Moderators of The Liking Bias in Judgments of Moral Character

Bocian, K. Baryla, W. & Wojciszke, B. 
Personality and Social Psychology Bulletin. 


Previous research found evidence for a liking bias in moral character judgments because judgments of liked people are higher than those of disliked or neutral ones. The present article sought conditions moderating this effect. In Study 1 (N = 792), the impact of the liking bias on moral character judgments was strongly attenuated when participants were educated that attitudes bias moral judgments. In Study 2 (N = 376), the influence of liking on moral character attributions was eliminated when participants were accountable for the justification of their moral judgments. Overall, these results suggest that even though liking biases moral character attributions, this bias might be reduced or eliminated when deeper information processing is required to generate judgments of others’ moral character. Keywords: moral judgments, moral character, attitudes, liking bias, accountability.

General Discussion

In this research, we sought to replicate the past results that demonstrated the influence of liking on moral character judgments, and we investigated conditions that could limit this influence. We demonstrated that liking elicited by similarity (Study 1) and mimicry (Study 2) biases the perceptions of another person’s moral character. Thus, we corroborated previous findings by Bocian et al. (2018), who found that attitudes bias moral judgments. More importantly, we showed conditions that moderate the liking bias. Specifically, in Study 1, we found evidence that forewarning participants that liking can bias moral character judgments weaken the liking bias two times. In Study 2, we demonstrated that the liking bias was eliminated when we made participants accountable for their moral decisions. 

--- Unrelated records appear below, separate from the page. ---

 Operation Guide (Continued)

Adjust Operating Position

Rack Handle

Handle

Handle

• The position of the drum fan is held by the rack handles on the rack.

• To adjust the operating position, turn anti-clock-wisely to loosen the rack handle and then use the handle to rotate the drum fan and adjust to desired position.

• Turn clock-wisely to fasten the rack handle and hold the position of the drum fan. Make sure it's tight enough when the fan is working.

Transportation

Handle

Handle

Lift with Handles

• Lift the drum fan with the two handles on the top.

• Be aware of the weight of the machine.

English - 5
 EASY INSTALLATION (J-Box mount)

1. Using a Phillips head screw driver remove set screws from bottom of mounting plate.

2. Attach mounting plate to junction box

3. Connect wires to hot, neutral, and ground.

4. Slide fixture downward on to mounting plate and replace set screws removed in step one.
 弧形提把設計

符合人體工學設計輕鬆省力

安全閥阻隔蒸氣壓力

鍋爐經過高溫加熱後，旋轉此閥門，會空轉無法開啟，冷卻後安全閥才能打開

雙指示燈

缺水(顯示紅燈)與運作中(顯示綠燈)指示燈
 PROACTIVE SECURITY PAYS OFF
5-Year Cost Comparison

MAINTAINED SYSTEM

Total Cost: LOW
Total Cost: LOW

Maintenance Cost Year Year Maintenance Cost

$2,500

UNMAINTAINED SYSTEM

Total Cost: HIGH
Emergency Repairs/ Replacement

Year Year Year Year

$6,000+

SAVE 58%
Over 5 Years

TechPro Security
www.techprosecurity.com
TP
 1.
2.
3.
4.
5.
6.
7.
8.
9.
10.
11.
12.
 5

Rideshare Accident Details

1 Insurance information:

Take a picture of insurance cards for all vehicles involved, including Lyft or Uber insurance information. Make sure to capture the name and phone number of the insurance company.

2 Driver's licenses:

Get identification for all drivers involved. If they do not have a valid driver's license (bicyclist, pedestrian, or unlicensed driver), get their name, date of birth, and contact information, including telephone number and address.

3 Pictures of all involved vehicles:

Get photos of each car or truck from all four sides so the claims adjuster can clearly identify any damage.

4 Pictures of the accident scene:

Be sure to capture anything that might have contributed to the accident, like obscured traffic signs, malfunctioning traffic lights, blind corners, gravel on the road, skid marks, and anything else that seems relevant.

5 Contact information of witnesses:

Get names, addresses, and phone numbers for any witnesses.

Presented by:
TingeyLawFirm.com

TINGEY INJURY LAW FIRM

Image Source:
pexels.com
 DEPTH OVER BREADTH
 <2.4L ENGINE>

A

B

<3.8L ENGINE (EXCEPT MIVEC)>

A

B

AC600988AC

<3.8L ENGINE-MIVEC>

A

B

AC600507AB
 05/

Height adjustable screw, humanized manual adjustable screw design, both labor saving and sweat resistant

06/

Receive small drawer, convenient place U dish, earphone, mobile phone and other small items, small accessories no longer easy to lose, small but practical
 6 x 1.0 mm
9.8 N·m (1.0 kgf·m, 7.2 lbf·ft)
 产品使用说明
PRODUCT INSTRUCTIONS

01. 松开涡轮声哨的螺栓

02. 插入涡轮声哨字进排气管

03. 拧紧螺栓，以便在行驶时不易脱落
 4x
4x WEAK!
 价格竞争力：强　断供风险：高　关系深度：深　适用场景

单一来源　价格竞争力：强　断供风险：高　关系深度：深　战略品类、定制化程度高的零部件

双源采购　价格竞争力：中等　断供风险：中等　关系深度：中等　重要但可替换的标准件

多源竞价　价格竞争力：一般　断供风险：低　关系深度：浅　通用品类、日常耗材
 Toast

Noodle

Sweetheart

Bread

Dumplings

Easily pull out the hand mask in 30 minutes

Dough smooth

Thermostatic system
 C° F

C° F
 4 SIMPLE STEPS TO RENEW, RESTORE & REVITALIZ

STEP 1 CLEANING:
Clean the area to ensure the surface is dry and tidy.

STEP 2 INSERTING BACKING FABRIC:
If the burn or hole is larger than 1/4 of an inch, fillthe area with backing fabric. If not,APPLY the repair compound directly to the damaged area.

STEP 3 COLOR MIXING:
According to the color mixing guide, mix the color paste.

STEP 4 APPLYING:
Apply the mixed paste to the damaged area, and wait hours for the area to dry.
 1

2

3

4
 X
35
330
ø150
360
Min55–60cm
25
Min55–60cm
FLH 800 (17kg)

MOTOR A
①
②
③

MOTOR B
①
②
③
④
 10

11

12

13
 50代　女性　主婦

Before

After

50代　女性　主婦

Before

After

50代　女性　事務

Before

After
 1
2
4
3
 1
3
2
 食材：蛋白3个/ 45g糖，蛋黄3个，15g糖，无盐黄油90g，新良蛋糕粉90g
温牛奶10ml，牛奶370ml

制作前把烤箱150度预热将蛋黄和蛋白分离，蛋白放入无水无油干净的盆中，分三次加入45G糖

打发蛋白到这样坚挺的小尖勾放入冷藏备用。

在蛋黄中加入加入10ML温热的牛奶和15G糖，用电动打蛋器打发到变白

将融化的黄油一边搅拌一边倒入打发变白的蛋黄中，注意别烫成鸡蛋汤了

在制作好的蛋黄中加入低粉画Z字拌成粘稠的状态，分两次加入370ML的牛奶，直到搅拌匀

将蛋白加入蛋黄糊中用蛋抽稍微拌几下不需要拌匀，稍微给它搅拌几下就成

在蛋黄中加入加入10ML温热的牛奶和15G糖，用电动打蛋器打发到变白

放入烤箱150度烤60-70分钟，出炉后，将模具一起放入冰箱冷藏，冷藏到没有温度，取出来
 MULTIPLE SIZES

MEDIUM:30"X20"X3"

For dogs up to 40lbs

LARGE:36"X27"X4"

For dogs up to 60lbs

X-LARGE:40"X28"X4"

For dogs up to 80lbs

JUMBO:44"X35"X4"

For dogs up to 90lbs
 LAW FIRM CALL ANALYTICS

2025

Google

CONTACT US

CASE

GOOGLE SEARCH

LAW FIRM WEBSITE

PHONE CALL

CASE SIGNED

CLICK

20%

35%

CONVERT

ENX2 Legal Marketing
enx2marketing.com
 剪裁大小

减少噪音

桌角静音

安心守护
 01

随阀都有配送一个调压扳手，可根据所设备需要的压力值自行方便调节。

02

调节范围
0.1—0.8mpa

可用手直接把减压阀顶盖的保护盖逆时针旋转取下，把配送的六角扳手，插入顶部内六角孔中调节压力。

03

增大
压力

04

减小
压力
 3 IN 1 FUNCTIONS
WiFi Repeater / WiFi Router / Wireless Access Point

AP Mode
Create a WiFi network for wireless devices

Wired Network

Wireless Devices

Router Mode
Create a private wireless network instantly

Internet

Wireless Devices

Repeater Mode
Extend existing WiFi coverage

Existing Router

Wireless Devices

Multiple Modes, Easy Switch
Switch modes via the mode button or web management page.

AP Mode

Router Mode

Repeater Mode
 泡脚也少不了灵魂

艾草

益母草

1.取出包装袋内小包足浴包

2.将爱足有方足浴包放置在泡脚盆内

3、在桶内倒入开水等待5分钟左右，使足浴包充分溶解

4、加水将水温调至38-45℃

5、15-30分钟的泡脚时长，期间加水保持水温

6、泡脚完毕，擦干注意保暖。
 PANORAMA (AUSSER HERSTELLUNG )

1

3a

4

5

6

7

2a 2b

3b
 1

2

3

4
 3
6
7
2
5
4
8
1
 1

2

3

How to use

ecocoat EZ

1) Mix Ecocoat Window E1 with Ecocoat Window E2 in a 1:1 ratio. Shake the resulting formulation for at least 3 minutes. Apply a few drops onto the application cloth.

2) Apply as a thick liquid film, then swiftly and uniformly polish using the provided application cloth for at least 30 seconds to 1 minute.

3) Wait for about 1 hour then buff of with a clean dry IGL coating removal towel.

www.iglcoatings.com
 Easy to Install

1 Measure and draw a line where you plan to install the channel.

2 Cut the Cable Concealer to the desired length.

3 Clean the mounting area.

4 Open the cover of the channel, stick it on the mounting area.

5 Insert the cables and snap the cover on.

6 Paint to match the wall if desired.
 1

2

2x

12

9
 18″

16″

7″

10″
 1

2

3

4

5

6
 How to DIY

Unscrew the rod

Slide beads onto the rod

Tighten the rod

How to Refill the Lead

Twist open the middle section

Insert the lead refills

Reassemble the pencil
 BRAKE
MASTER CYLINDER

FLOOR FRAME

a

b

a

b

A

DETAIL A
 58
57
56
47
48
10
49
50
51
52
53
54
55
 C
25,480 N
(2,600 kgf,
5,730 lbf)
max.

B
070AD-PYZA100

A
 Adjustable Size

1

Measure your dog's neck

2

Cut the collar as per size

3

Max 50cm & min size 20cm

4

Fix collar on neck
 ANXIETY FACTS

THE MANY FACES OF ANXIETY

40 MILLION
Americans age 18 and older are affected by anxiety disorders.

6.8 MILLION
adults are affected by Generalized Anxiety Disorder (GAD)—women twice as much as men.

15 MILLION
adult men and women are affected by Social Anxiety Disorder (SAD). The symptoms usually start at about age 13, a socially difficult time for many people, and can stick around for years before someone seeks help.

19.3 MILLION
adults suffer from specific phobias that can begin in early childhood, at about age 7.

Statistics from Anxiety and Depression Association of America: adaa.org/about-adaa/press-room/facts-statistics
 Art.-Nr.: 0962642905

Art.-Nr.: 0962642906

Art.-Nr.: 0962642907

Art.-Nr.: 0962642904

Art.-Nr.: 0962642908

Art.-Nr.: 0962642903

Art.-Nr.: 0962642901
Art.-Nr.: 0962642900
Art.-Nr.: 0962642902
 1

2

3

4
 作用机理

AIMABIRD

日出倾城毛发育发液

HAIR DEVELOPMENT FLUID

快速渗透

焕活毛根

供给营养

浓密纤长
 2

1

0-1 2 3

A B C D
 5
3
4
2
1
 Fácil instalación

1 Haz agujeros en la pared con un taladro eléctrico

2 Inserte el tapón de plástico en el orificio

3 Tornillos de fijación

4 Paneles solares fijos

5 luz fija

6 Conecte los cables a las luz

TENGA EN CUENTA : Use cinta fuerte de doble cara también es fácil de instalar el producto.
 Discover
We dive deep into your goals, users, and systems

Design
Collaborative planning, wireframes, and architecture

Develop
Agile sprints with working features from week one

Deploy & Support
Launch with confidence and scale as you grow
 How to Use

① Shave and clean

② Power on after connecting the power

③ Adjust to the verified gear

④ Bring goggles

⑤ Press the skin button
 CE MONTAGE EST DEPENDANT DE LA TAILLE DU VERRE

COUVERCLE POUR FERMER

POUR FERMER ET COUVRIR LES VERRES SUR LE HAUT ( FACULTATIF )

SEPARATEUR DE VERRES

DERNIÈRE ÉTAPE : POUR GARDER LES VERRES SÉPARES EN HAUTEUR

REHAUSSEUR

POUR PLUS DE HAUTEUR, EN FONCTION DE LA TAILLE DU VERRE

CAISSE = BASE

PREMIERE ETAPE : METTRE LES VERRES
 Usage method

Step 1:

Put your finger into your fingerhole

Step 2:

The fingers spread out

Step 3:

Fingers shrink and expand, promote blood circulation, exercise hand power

By systematically examining the conditions that reduce the liking influences on moral character attributions, we built on and extended the past work in the area of moral cognition and biases reduction. First, while past studies have focused on the impact of accountability on the fundamental attribution error (Tetlock, 1985), overconfidence (Tetlock & Kim, 1987), or order of information (Schadewald & Limberg, 1992), we examined the effectiveness of accountability in debiasing moral judgments. Thus, we demonstrated that biased moral judgments could be effectively corrected when people are obliged to justify their judgments to others. Second, we showed that educating people that attitudes might bias their moral judgments, to some extent, effectively helped them debiased their moral character judgments. We thus extended the past research on the effectiveness of forewarning people of biases in social judgment and decision-making (Axt et al., 2018; Hershberger et al., 1997) to biases in moral judgments.